_本文抜粋_:
-=-=-=-=-
中国向け食肉輸出認定施設が38カ所増加

(ブラジル、中国)

サンパウロ発

2024年03月18日

ブラジルの農業・畜産省(MAPA)は3月12日、中国政府により新たに38カ所の食肉加工施設、牛の食肉解体施設24カ所、牛肉の熱処理施設1カ所、鶏の食肉解体施設8カ所、冷蔵倉庫5カ所(注1)が中国向け輸出認定施設に追加されたと発表した(注2)。一部の施設は2023年12月にブラジル国内で中国政府の査察を受け、残りの一部の検査は2024年1月にリモートで実施された。

カルロス・ファバロ農業・畜産相は、3月12日付MAPA公式サイトで「これは両国にとって重要なことだ。中国は国民のために質の高い食肉をお得な価格で確保できる。一方、ブラジルでは、雇用創出、新たなビジネスの機会、そして経済成長が期待される」と述べた。ブラジル動物性タンパク質協会(ABPA)も認定施設の増加を歓迎している。ABPAの市場担当ディレクターのルイス・ルア氏は、3月12日付ABPA公式サイトで「今回の認定発表によってブラジルの中国向けの輸出が伸びると期待できる。中国という重要な市場に初輸出を試みる新たな企業が増加する」と説明した。
-=-=-=-=-
_提供レコード_:
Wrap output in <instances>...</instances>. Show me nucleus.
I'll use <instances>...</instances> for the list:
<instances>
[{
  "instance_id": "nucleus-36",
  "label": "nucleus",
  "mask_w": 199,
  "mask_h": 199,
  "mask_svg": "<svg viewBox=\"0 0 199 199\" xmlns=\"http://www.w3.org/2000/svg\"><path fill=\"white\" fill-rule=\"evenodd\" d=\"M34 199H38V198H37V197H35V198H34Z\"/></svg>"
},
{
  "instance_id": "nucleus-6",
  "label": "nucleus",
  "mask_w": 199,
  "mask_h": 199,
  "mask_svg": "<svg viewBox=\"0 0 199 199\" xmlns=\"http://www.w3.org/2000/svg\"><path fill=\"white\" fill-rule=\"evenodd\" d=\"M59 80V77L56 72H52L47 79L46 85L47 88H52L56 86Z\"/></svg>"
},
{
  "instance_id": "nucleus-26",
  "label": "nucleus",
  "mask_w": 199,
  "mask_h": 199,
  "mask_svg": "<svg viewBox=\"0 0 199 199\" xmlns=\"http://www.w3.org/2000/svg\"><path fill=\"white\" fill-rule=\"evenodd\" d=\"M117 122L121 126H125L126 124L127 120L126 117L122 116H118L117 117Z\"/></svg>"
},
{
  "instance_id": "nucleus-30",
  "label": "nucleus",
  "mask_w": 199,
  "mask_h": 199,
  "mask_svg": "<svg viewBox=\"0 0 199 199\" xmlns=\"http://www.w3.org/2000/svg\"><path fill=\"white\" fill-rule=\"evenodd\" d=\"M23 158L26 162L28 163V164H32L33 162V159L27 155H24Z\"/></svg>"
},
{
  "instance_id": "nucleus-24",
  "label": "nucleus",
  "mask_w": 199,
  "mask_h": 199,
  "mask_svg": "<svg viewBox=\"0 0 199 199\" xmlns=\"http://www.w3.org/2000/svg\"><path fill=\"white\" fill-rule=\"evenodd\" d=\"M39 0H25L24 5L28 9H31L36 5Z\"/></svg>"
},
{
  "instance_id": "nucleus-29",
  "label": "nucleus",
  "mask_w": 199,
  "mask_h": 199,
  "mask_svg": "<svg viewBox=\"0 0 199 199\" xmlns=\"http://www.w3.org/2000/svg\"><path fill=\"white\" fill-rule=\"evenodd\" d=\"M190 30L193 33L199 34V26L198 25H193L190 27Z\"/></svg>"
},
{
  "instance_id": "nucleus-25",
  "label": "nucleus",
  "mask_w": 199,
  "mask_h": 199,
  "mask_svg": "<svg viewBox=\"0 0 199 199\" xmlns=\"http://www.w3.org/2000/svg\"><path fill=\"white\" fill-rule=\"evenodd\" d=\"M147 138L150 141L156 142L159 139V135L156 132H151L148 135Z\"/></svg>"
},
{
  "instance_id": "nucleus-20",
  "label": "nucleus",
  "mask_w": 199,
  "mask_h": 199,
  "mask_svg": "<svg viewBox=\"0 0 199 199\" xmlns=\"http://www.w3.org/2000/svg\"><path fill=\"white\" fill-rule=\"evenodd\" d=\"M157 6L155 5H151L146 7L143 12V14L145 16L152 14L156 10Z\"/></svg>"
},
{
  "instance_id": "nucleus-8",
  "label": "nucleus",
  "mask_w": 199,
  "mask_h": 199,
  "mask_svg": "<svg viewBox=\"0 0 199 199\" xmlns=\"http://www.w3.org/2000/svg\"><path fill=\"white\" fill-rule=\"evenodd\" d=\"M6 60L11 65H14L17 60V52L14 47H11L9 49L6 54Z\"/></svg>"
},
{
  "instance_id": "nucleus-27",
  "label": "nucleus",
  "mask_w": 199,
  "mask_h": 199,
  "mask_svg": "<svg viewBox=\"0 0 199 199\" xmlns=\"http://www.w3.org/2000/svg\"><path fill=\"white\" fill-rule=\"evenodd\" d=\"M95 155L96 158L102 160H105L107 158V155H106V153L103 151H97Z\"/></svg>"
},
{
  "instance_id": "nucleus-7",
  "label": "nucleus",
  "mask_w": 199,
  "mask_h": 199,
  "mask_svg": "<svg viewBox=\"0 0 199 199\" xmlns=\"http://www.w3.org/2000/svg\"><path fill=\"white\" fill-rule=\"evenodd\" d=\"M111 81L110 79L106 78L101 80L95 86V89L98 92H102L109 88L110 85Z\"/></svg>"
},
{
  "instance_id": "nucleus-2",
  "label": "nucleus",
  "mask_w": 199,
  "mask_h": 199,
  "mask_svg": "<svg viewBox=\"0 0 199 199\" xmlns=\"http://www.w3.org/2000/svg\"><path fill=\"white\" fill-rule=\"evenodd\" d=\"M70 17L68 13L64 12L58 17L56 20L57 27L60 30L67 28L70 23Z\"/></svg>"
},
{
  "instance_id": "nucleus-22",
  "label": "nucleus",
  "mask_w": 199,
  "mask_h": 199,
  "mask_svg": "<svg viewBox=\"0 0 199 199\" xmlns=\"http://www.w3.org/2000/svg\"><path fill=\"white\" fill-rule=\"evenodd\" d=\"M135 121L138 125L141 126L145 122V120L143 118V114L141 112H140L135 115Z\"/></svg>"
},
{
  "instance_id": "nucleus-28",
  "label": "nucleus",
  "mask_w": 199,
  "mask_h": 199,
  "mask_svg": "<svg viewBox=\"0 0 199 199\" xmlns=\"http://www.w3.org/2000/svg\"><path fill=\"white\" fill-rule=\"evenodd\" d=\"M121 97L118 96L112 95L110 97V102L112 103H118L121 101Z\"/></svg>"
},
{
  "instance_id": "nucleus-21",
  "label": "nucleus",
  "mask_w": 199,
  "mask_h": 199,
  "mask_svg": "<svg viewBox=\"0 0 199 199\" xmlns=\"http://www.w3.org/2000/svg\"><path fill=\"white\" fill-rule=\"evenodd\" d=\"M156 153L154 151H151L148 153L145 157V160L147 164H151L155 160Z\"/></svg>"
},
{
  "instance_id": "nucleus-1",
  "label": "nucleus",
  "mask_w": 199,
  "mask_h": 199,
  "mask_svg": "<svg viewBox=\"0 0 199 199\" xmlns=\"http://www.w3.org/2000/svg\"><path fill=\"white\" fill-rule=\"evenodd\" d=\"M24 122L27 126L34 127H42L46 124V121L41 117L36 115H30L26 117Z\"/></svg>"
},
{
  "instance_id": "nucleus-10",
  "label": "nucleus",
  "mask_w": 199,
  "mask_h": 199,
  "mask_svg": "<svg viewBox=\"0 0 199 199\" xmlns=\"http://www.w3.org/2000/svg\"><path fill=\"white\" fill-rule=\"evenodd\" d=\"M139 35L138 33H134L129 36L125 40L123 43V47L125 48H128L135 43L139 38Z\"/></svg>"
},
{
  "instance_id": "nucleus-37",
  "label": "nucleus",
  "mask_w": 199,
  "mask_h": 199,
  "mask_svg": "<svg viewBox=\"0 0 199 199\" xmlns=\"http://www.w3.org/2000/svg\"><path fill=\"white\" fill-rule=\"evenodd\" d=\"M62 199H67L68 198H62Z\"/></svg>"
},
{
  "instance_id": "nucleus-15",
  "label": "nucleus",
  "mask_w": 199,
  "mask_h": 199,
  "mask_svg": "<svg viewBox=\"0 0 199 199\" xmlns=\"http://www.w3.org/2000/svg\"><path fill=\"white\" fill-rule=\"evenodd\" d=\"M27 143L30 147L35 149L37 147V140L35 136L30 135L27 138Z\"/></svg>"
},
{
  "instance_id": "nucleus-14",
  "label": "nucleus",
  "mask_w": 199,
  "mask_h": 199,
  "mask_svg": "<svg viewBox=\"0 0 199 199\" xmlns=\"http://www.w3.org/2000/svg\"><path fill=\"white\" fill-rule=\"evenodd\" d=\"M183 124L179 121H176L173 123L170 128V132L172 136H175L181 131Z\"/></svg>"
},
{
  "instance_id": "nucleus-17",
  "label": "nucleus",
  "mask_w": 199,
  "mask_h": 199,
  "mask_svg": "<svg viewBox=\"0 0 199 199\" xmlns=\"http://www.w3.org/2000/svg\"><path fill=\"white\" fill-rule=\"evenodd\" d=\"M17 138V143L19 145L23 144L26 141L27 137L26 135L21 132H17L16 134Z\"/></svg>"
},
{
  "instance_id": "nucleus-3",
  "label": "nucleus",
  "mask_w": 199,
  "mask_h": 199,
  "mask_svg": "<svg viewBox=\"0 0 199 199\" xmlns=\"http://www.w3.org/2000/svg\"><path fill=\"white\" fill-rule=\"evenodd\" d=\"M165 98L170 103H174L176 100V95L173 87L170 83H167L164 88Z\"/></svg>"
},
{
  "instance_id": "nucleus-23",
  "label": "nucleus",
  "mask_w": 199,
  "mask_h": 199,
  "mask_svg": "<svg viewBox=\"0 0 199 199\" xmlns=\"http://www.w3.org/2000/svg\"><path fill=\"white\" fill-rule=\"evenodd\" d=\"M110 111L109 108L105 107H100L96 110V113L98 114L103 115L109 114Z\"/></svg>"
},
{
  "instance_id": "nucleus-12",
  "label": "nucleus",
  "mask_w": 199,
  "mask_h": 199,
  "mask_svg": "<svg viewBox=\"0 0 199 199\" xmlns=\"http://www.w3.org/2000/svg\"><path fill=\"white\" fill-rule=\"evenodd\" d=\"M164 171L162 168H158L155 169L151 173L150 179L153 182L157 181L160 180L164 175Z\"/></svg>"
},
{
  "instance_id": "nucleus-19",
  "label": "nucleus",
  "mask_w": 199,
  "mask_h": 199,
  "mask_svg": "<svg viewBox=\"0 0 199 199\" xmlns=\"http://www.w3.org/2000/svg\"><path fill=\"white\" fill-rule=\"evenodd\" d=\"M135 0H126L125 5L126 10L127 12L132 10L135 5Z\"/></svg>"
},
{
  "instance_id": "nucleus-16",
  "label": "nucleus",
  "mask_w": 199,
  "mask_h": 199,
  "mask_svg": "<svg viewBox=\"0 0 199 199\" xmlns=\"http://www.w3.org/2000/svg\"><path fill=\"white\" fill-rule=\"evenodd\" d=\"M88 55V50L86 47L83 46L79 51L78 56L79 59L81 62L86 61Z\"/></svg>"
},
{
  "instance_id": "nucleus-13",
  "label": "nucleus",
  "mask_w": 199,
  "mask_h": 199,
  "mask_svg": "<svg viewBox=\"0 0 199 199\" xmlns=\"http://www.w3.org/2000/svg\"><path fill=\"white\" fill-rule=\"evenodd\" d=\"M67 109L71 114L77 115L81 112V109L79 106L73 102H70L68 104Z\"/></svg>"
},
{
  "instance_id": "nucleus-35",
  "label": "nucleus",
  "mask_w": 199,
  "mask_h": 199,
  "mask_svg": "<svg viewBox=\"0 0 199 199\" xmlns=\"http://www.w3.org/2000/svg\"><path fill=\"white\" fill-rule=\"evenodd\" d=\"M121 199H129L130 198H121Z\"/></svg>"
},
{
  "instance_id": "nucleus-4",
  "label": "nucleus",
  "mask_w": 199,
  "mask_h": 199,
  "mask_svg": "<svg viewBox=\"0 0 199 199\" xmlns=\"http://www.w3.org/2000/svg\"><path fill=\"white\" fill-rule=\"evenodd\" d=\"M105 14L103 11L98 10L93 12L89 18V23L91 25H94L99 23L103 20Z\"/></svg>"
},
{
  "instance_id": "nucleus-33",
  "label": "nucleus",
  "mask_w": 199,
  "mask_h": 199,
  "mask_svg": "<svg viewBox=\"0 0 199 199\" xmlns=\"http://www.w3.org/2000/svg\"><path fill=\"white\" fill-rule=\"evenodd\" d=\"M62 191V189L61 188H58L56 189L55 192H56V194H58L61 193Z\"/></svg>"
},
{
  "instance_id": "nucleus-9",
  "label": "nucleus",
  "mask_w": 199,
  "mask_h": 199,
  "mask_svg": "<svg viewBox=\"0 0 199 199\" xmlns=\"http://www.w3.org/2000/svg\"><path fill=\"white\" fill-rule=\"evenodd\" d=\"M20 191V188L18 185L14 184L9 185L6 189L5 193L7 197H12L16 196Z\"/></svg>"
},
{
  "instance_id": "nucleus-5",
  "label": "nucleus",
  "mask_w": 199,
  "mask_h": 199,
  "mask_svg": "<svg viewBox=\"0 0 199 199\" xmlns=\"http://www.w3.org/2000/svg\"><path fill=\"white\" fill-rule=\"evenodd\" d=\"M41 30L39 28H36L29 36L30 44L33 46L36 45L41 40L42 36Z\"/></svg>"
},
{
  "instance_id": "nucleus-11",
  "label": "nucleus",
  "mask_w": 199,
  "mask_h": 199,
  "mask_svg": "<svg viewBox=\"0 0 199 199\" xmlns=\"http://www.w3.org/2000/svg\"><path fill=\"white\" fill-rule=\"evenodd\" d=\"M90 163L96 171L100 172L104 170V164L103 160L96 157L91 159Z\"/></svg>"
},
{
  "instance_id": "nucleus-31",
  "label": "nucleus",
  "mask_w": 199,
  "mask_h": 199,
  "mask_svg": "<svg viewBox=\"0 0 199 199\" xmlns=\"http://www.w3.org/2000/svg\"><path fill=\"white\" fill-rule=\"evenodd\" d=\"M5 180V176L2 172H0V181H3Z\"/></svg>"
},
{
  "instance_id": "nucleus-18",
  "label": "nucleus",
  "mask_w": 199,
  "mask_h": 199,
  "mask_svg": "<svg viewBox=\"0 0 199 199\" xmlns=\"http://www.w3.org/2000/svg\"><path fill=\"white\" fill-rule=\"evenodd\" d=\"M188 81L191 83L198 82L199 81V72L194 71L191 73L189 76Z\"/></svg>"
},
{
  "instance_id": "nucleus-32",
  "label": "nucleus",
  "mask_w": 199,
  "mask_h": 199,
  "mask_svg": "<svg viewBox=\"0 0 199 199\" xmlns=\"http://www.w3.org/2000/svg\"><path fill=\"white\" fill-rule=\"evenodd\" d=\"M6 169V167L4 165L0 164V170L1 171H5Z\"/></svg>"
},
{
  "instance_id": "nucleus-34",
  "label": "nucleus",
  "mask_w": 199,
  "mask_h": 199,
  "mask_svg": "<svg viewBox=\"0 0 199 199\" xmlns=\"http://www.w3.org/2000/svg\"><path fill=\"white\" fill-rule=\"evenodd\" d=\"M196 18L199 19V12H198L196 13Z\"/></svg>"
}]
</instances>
-=-=-=-=-
_作業内容_:
A. 中国向け食肉輸出の記事で、一部の施設の検査がリモートで行われたのはいつか。
B. 中国向け食肉輸出の記事を、最後の文の後から書き継いでください。
レコードは本文とは別の出典から取ったものだ。

_回答一覧_:
A. 2024年1月。

B.
アンチダンピング措置の更新終了

中国は、2019年からブラジルの鶏肉輸出に適用されていたアンチダンピング措置の更新不履行を通知した。輸出企業に応じて17.8%から34.2%の課徴金を課していたこの措置は、2024年2月17日に効力を停止している。今までは、輸出認定食肉加工施設があっても、生産者はアンチダンピング措置の課税のために効果的な競争できていなかった。この措置により、ブラジル産鶏肉輸出は中国市場での競争力が高まり、他のブラジルの生産者にも機会が生まれた。

中国はブラジルの牛肉、鶏肉、豚肉の輸出相手国として1位を占める。ブラジル牛肉輸出業協会(ABIEC)によると、2023年には、ブラジルは119万6,104トンの牛肉を中国に輸出した。また、ABPAによると、2023年には、ブラジルは68万2,500トンの鶏肉、38万8,600トンの豚肉を中国に輸出した。

(注1)冷蔵倉庫5カ所の内訳は、牛肉用1カ所、鶏肉用3カ所、豚肉用1カ所。

(注2)MAPAによると、これまでに、ブラジル国内106カ所の食肉加工施設(鶏肉47カ所、牛肉41カ所、豚肉17カ所、ロバ肉1カ所)が中国により輸出認定されていた。